Having written recently about Christophe Rousset’s recording of Couperin’s L’apothéose de Lully with Stéphane Degout (Aparté, 12/16), I was surprised to encounter Degout again on Jonathan Cohen’s new release, and to discover that the recording predates Rousset’s. Both recordings are superb, if in different ways, and allow us to marvel at the adaptability of Couperin’s music.
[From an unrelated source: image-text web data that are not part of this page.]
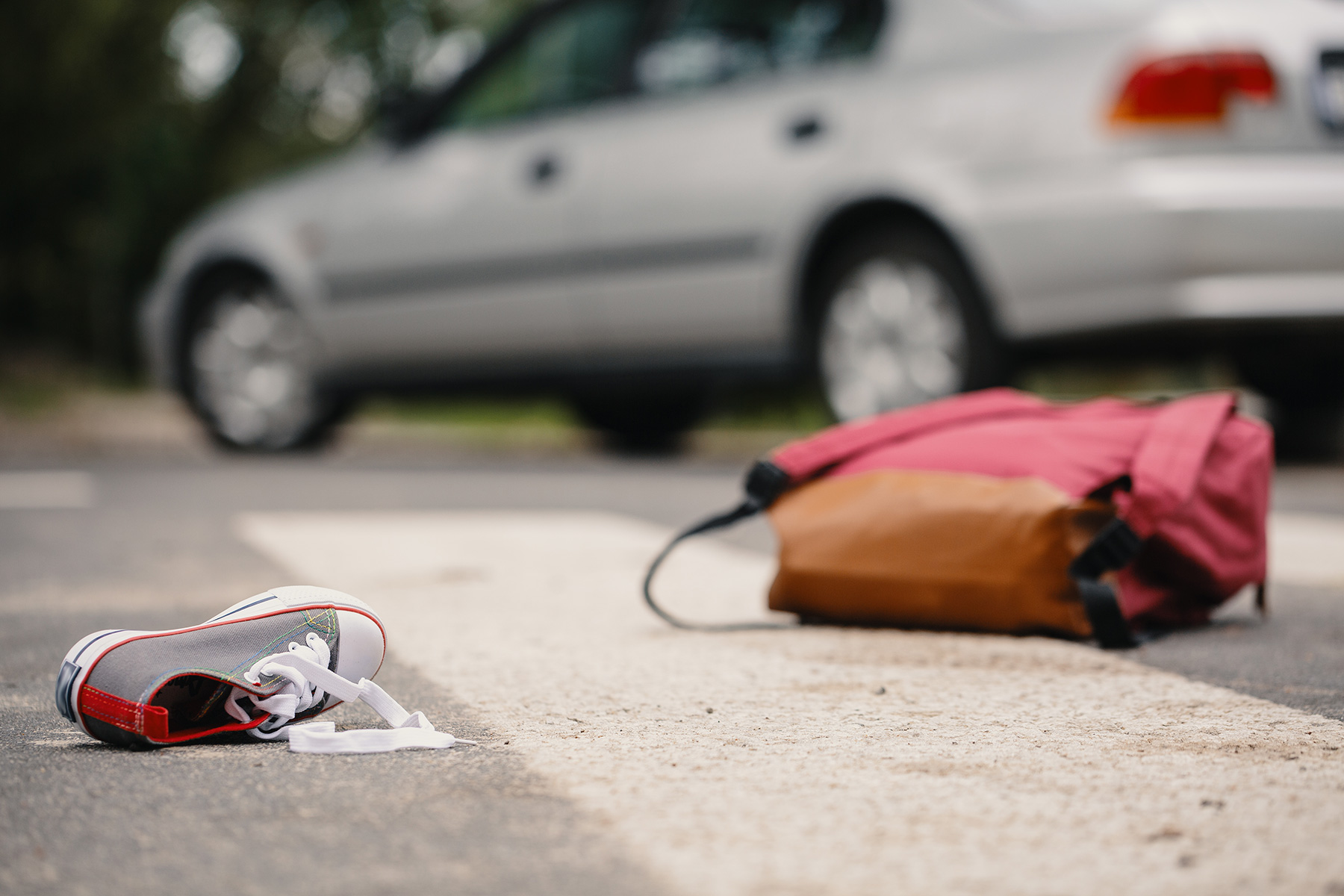 A child's backpack and shoe remain in the street after a car accident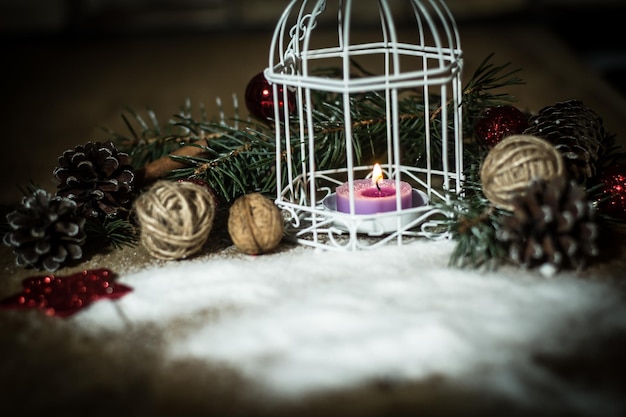 Christmas cardvintage Christmas candle on festive background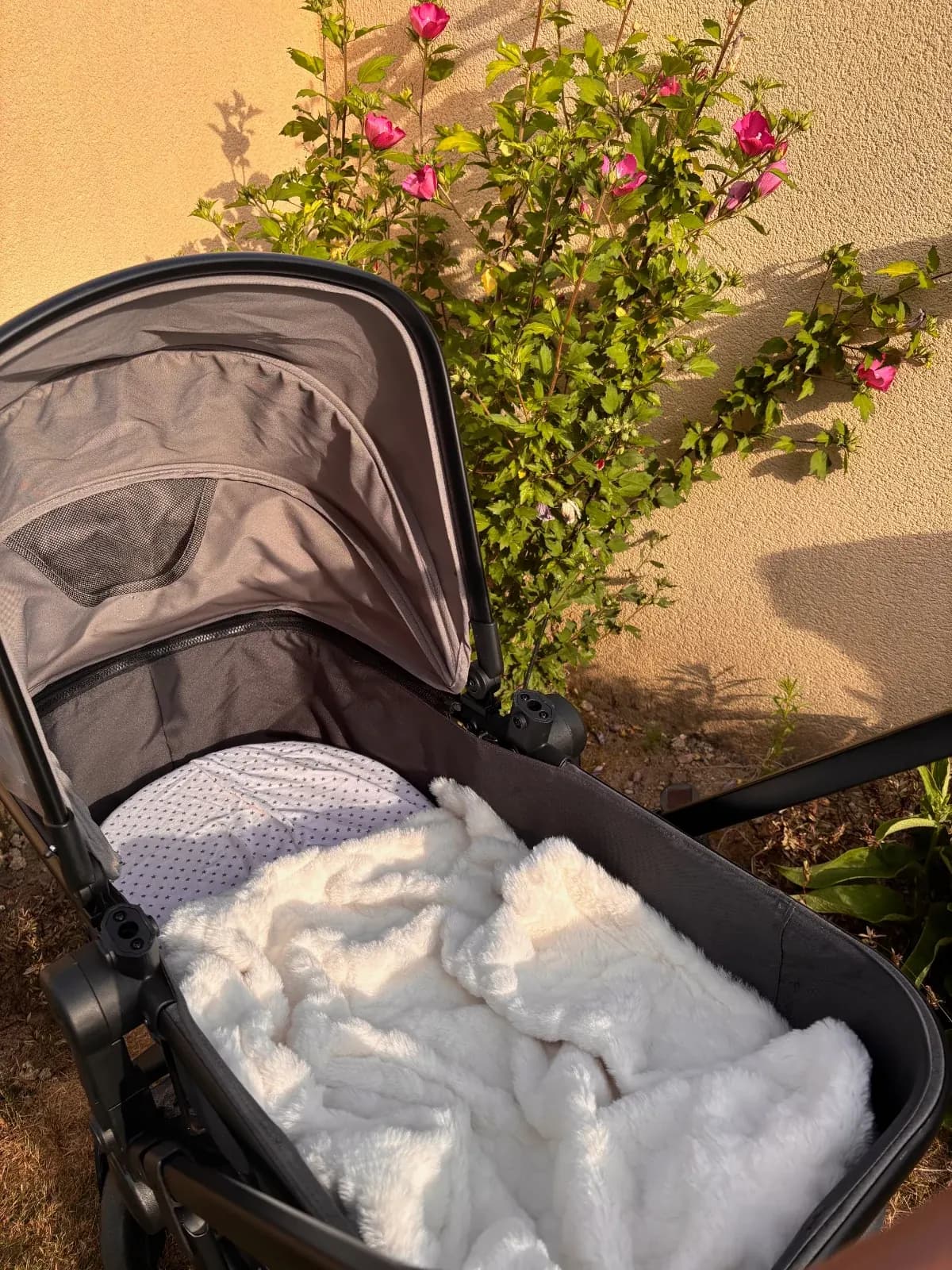 Couverture bébé moelleuse blanche installée dans la nacelle d'une poussette en extérieur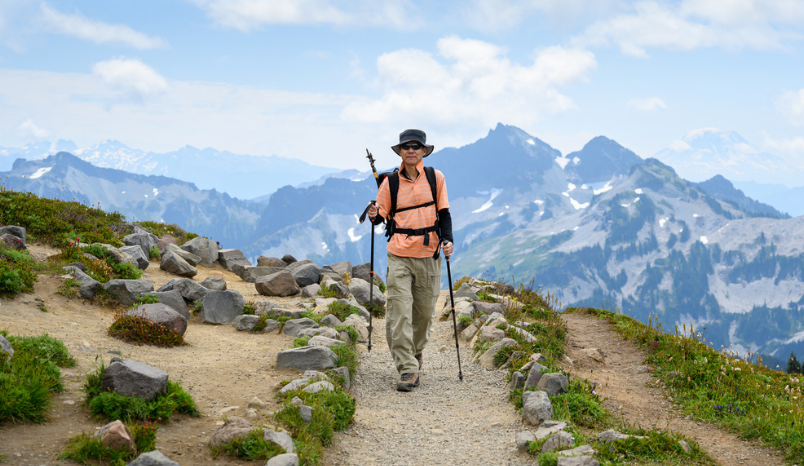 Front view of a man hiking at Skyline Loop Trail. Mt Rainier National Park. Washington State.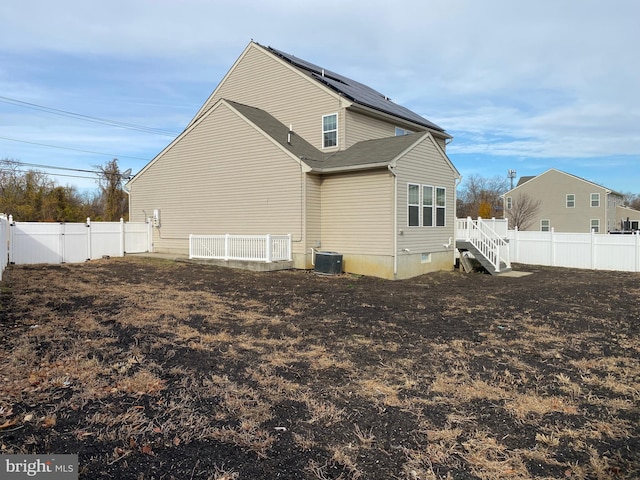 rear view of property with central AC unit and solar panels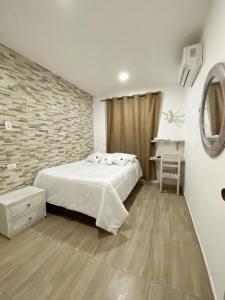 1 dormitorio con cama blanca y pared de ladrillo en Casa Vera Cartagena, en Cartagena de Indias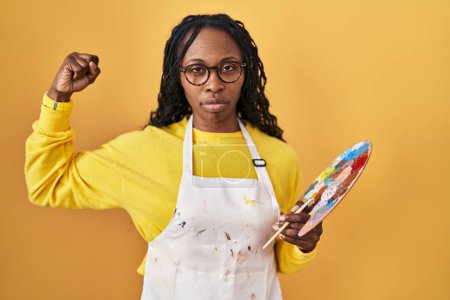 Téléchargez les photos : Femme africaine tenant palette peintre personne forte montrant muscle du bras, confiant et fier de la puissance - en image libre de droit
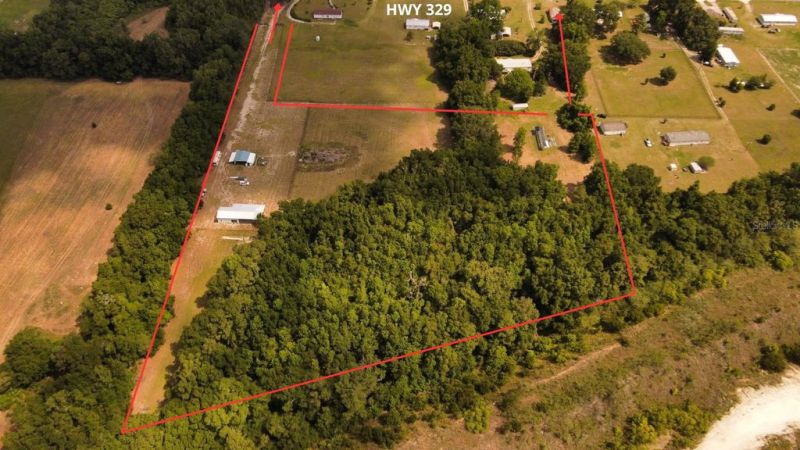 10+ Acre Property with Extensive Improvements –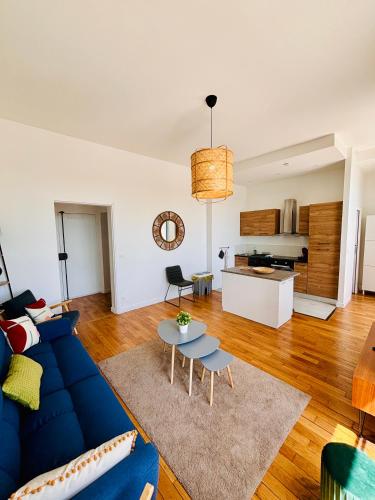 Ruang duduk di L'Herboriste - Appartements meublés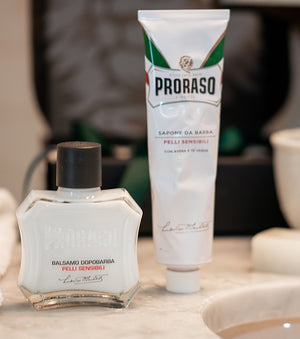 Proraso Sensitive Shave After Shave Balm with Proraso Sensitive Shave Cream Tube on bathroom counter.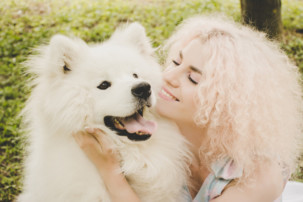 curly-haired woman with white dog, how to bond with your dog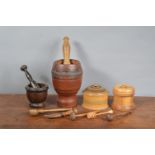 A collection of 19th century and later treen items, including two pestle and mortars, storage jars,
One of the particular delights of Cohen’s Arcangelo is the idiomatic continuoplaying of the lutenist Thomas Dunford. From the outset he assumes the dominant role in elaborating the bass, rather than Cohen at the harpsichord. That this was a deliberate artistic decision is borne out by the inner logic of the instrumentation in both works on this disc. Where Rousset varied the ensemble textures of the Apothéose with flutes, oboes and violins in the Lullian manner, Cohen has created a magical, delicate palette of chamber music colours with merely two violins and continuo. In the ‘Vol de Mercure’ and the ‘Enlèvement de Lulli au Parnasse’, the solo lute accompaniment adds to the sense of moving through air. Jonathan Manson’s solo viol accompaniments in the ‘Rumeur Souteraine’ and ‘Plaintes des Mêmes’ blend beautifully with the violins. The two Airs in which Lully and Corelli accompany one another transport the listener to Louis XIV’s private quarters at Versailles, where the Apothéose might well have been performed in the closing days of his reign (and published at a later date).

Although Couperin composed the Leçons de Ténèbres for the nuns of Longchamp, they could well have been privately performed at Versailles. Of a planned set of nine, only three made it into print. In this performance the distinction between the melismatic elaborations of the Hebrew letters and the declamatory Latin narrative is signalled by the lute: absent in the Hebrew, eloquent in the Latin. The soprano Katherine Watson gives a stylish, sensitive performance of the first that reflects her earlier work with William Christie; in the second there is evidence that the operatic soprano Anna Dennis is less wedded to the French Baroque repertoire. The two nevertheless give a glowing account of the third.